In protesting, a change will come

Some say that the war in Iraq is just like the Vietnam War. Yet Fareed Zakaria, editor and columnist of “Newsweek International” made a different analogy. He linked the war in Iraq to the Korean

Some say that the war in Iraq is just like the Vietnam War. Yet Fareed Zakaria, editor and columnist of “Newsweek International” made a different analogy.

He linked the war in Iraq to the Korean War. One of the striking similarities between the Korean War and Vietnam War is public dissent to military involvement.
However, it was with Vietnam that these issues were addressed on a scale of mass resistance.

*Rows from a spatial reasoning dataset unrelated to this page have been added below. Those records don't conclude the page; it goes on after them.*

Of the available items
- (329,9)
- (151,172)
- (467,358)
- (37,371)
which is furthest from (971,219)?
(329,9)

While polls show disapproval of the war in Iraq, there is no great revolution. Student movements, like those that occurred during the Vietnam War, is missing.

Operation Iraqi Freedom has a personality of its own, with traits that are similar to both these wars. To some, the most jarring would be the similarity to Korea, a war that ended in a stalemate.

During the 1960s, both President Lyndon B. Johnson and his defense secretary, Robert McNamara, claimed that progress was being made overseas. History tells a different story.

Operation Iraqi Freedom, however, is not a total loss. Two of its three objectives have been achieved. Saddam Hussein is out of power and has been sentenced to death.

The U.S. has assured that Iraq is incapable
of using weapons of mass destruction, which they didn’t have.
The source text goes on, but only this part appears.